USD/JPY fell to 143.90 by late NY trade as US yields tumbled overnight following the Bank of England's surprise move by buying bonds. Global bond yields fell in response while equities rallied and the US dollar tanked as bulls capitulated into month-end sessions. At the time of writing, USD/JPY is retesting the 144.40s, moving up from the 144.04 lows
The US dollar index (DXY) is up 0.36% on the day but had reversed from a 20-year high in its first daily decline since 19 September. Bond yields fell sharply overnight after the BoE’s announcements that sent the yield on the 10-year gilt down nearly 50bp to 4.00%, while the US 10-year treasury dropped 21.4bp to 3.731%. In turn, the S&P 500 lifted 2.0%, following a bid in European equities.
The central bank said it will carry out temporary purchases of long-dated UK government bonds from 28 September to restore orderly market conditions. “The purchases will be carried out on whatever scale is necessary to effect this outcome,” BoE said in its statement. The Old Lady's intervention appeared to calm the market when the yield on the 30-year benchmark gilt dropped by more than 50 basis points at one point despite the BoE only buying GBP1b concentrating on the July 2051 bond in the main.

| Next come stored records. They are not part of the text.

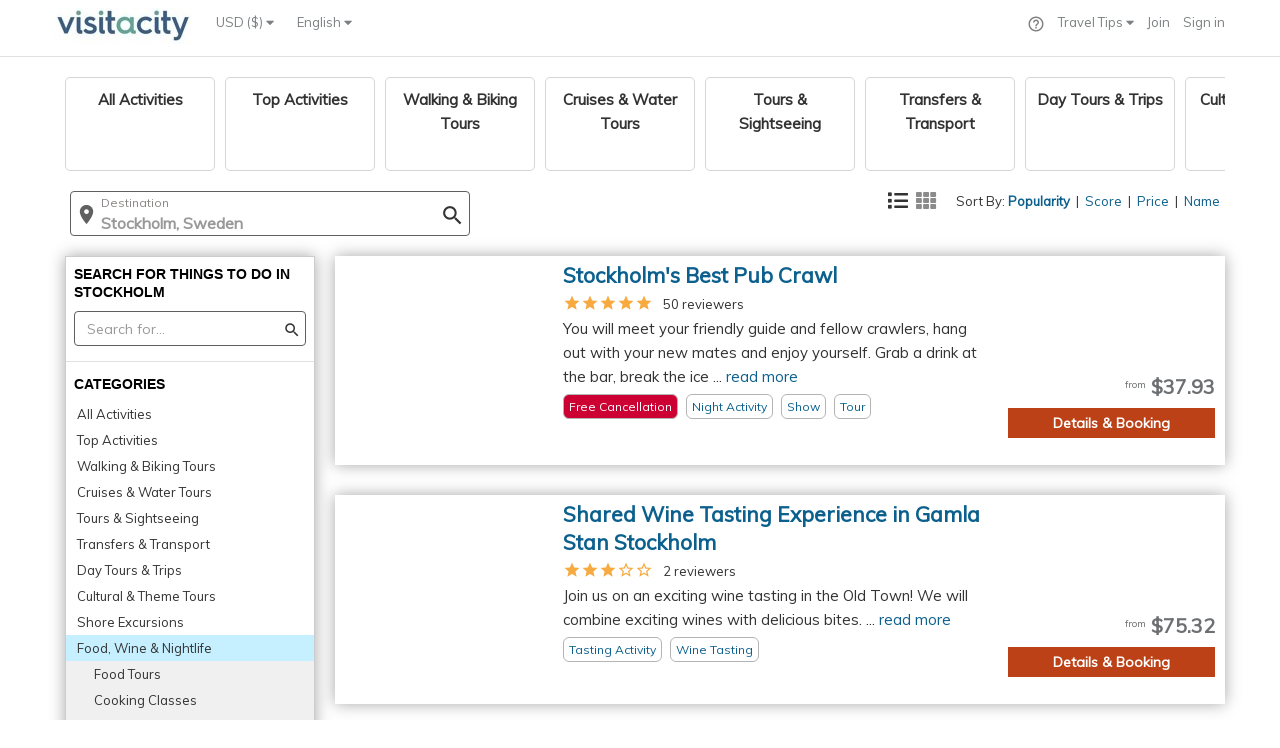

--- FILE ---
content_type: application/javascript;charset=UTF-8
request_url: https://d15ldvyocwqu5y.cloudfront.net/clm-20250518114522/scripts/lib/pgwbrowser.min.js
body_size: 1446
content:
/**
 * PgwBrowser - Version 1.3
 *
 * Copyright 2014-2015, Jonathan M. Piat
 * http://pgwjs.com - http://pagawa.com
 * 
 * Released under the GNU GPLv3 license - http://opensource.org/licenses/gpl-3.0
 */
!function(e){e.pgwBrowser=function(){var r={};r.userAgent=navigator.userAgent,r.browser={},r.viewport={},r.os={},resizeEvent=null;var n=[{name:"Chromium",group:"Chrome",identifier:"Chromium/([0-9.]*)"},{name:"Chrome Mobile",group:"Chrome",identifier:"Chrome/([0-9.]*) Mobile",versionIdentifier:"Chrome/([0-9.]*)"},{name:"Chrome",group:"Chrome",identifier:"Chrome/([0-9.]*)"},{name:"Chrome for iOS",group:"Chrome",identifier:"CriOS/([0-9.]*)"},{name:"Android Browser",group:"Chrome",identifier:"CrMo/([0-9.]*)"},{name:"Firefox",group:"Firefox",identifier:"Firefox/([0-9.]*)"},{name:"Opera Mini",group:"Opera",identifier:"Opera Mini/([0-9.]*)"},{name:"Opera",group:"Opera",identifier:"Opera ([0-9.]*)"},{name:"Opera",group:"Opera",identifier:"Opera/([0-9.]*)",versionIdentifier:"Version/([0-9.]*)"},{name:"IEMobile",group:"Explorer",identifier:"IEMobile/([0-9.]*)"},{name:"Internet Explorer",group:"Explorer",identifier:"MSIE ([a-zA-Z0-9.]*)"},{name:"Internet Explorer",group:"Explorer",identifier:"Trident/([0-9.]*)",versionIdentifier:"rv:([0-9.]*)"},{name:"Spartan",group:"Spartan",identifier:"Edge/([0-9.]*)",versionIdentifier:"Edge/([0-9.]*)"},{name:"Safari",group:"Safari",identifier:"Safari/([0-9.]*)",versionIdentifier:"Version/([0-9.]*)"}],o=[{name:"Windows 2000",group:"Windows",identifier:"Windows NT 5.0",version:"5.0"},{name:"Windows XP",group:"Windows",identifier:"Windows NT 5.1",version:"5.1"},{name:"Windows Vista",group:"Windows",identifier:"Windows NT 6.0",version:"6.0"},{name:"Windows 7",group:"Windows",identifier:"Windows NT 6.1",version:"7.0"},{name:"Windows 8",group:"Windows",identifier:"Windows NT 6.2",version:"8.0"},{name:"Windows 8.1",group:"Windows",identifier:"Windows NT 6.3",version:"8.1"},{name:"Windows 10",group:"Windows",identifier:"Windows NT 10.0",version:"10.0"},{name:"Windows Phone",group:"Windows Phone",identifier:"Windows Phone ([0-9.]*)"},{name:"Windows Phone",group:"Windows Phone",identifier:"Windows Phone OS ([0-9.]*)"},{name:"Windows",group:"Windows",identifier:"Windows"},{name:"Chrome OS",group:"Chrome OS",identifier:"CrOS"},{name:"Android",group:"Android",identifier:"Android",versionIdentifier:"Android ([a-zA-Z0-9.-]*)"},{name:"iPad",group:"iOS",identifier:"iPad",versionIdentifier:"OS ([0-9_]*)",versionSeparator:"[_|.]"},{name:"iPod",group:"iOS",identifier:"iPod",versionIdentifier:"OS ([0-9_]*)",versionSeparator:"[_|.]"},{name:"iPhone",group:"iOS",identifier:"iPhone OS",versionIdentifier:"OS ([0-9_]*)",versionSeparator:"[_|.]"},{name:"Mac OS X El Capitan",group:"Mac OS",identifier:"Mac OS X (10([_|.])11([0-9_.]*))",versionSeparator:"[_|.]"},{name:"Mac OS X Yosemite",group:"Mac OS",identifier:"Mac OS X (10([_|.])10([0-9_.]*))",versionSeparator:"[_|.]"},{name:"Mac OS X Mavericks",group:"Mac OS",identifier:"Mac OS X (10([_|.])9([0-9_.]*))",versionSeparator:"[_|.]"},{name:"Mac OS X Mountain Lion",group:"Mac OS",identifier:"Mac OS X (10([_|.])8([0-9_.]*))",versionSeparator:"[_|.]"},{name:"Mac OS X Lion",group:"Mac OS",identifier:"Mac OS X (10([_|.])7([0-9_.]*))",versionSeparator:"[_|.]"},{name:"Mac OS X Snow Leopard",group:"Mac OS",identifier:"Mac OS X (10([_|.])6([0-9_.]*))",versionSeparator:"[_|.]"},{name:"Mac OS X Leopard",group:"Mac OS",identifier:"Mac OS X (10([_|.])5([0-9_.]*))",versionSeparator:"[_|.]"},{name:"Mac OS X Tiger",group:"Mac OS",identifier:"Mac OS X (10([_|.])4([0-9_.]*))",versionSeparator:"[_|.]"},{name:"Mac OS X Panther",group:"Mac OS",identifier:"Mac OS X (10([_|.])3([0-9_.]*))",versionSeparator:"[_|.]"},{name:"Mac OS X Jaguar",group:"Mac OS",identifier:"Mac OS X (10([_|.])2([0-9_.]*))",versionSeparator:"[_|.]"},{name:"Mac OS X Puma",group:"Mac OS",identifier:"Mac OS X (10([_|.])1([0-9_.]*))",versionSeparator:"[_|.]"},{name:"Mac OS X Cheetah",group:"Mac OS",identifier:"Mac OS X (10([_|.])0([0-9_.]*))",versionSeparator:"[_|.]"},{name:"Mac OS",group:"Mac OS",identifier:"Mac OS"},{name:"Ubuntu",group:"Linux",identifier:"Ubuntu",versionIdentifier:"Ubuntu/([0-9.]*)"},{name:"Debian",group:"Linux",identifier:"Debian"},{name:"Gentoo",group:"Linux",identifier:"Gentoo"},{name:"Linux",group:"Linux",identifier:"Linux"},{name:"BlackBerry",group:"BlackBerry",identifier:"BlackBerry"}],a=function(){var e=r.userAgent.toLowerCase();for(i in n){var o=new RegExp(n[i].identifier.toLowerCase()),a=o.exec(e);if(null!=a&&a[1]){if(r.browser.name=n[i].name,r.browser.group=n[i].group,n[i].versionIdentifier){var s=new RegExp(n[i].versionIdentifier.toLowerCase()),d=s.exec(e);null!=d&&d[1]&&t(d[1])}else t(a[1]);break}}return!0},t=function(e){var i=e.split(".",2);return r.browser.fullVersion=e,i[0]&&(r.browser.majorVersion=parseInt(i[0])),i[1]&&(r.browser.minorVersion=parseInt(i[1])),!0},s=function(){var e=r.userAgent.toLowerCase();for(i in o){var n=new RegExp(o[i].identifier.toLowerCase()),a=n.exec(e);if(null!=a){if(r.os.name=o[i].name,r.os.group=o[i].group,o[i].version)d(o[i].version,o[i].versionSeparator?o[i].versionSeparator:".");else if(a[1])d(a[1],o[i].versionSeparator?o[i].versionSeparator:".");else if(o[i].versionIdentifier){var t=new RegExp(o[i].versionIdentifier.toLowerCase()),s=t.exec(e);null!=s&&s[1]&&d(s[1],o[i].versionSeparator?o[i].versionSeparator:".")}break}}return!0},d=function(e,i){if("["==i.substr(0,1))var n=e.split(new RegExp(i,"g"),2);else var n=e.split(i,2);return"."!=i&&(e=e.replace(new RegExp(i,"g"),".")),r.os.fullVersion=e,n[0]&&(r.os.majorVersion=parseInt(n[0])),n[1]&&(r.os.minorVersion=parseInt(n[1])),!0},p=function(i){return r.viewport.width=e(window).width(),r.viewport.height=e(window).height(),"undefined"==typeof i&&(null==resizeEvent?e(window).trigger("PgwBrowser::StartResizing"):clearTimeout(resizeEvent),resizeEvent=setTimeout(function(){e(window).trigger("PgwBrowser::StopResizing"),clearTimeout(resizeEvent),resizeEvent=null},300)),!0},u=function(){if("undefined"==typeof window.orientation)r.viewport.width>=r.viewport.height?r.viewport.orientation="landscape":r.viewport.orientation="portrait";else switch(window.orientation){case-90:case 90:r.viewport.orientation="landscape";break;default:r.viewport.orientation="portrait"}return e(window).trigger("PgwBrowser::OrientationChange"),!0};return"undefined"!=typeof window.pgwJsUserAgentTester&&(r.userAgent=window.pgwJsUserAgentTester),a(),s(),p(!0),u(),e(window).on("orientationchange",function(e){u()}),e(window).resize(function(e){p()}),r}}(window.Zepto||window.jQuery);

Following the aggressive fall in the value of USD/JPY, the currency pair could be ripening for a deeper correction of the steep rise from a week ago from down at 140.35 However, insofar as the divergence between Federal Reserve and Bank of Japan policy continues to signal upside potential for USD/JPY.
''The MoF, however, will be aware of the current vulnerability of the JPY and probably hopes to create enough fear of further intervention to keep some speculators side-lined. That said, we continue to target USD/JPY147.00 on a 3-month view,'' analysts at Rabobank argued.
The price took out the first level of support in the NY open and there are now prospects of a continuation to the downside should 144.50s hold as resistance and 143.90 breaks followed by 143.80.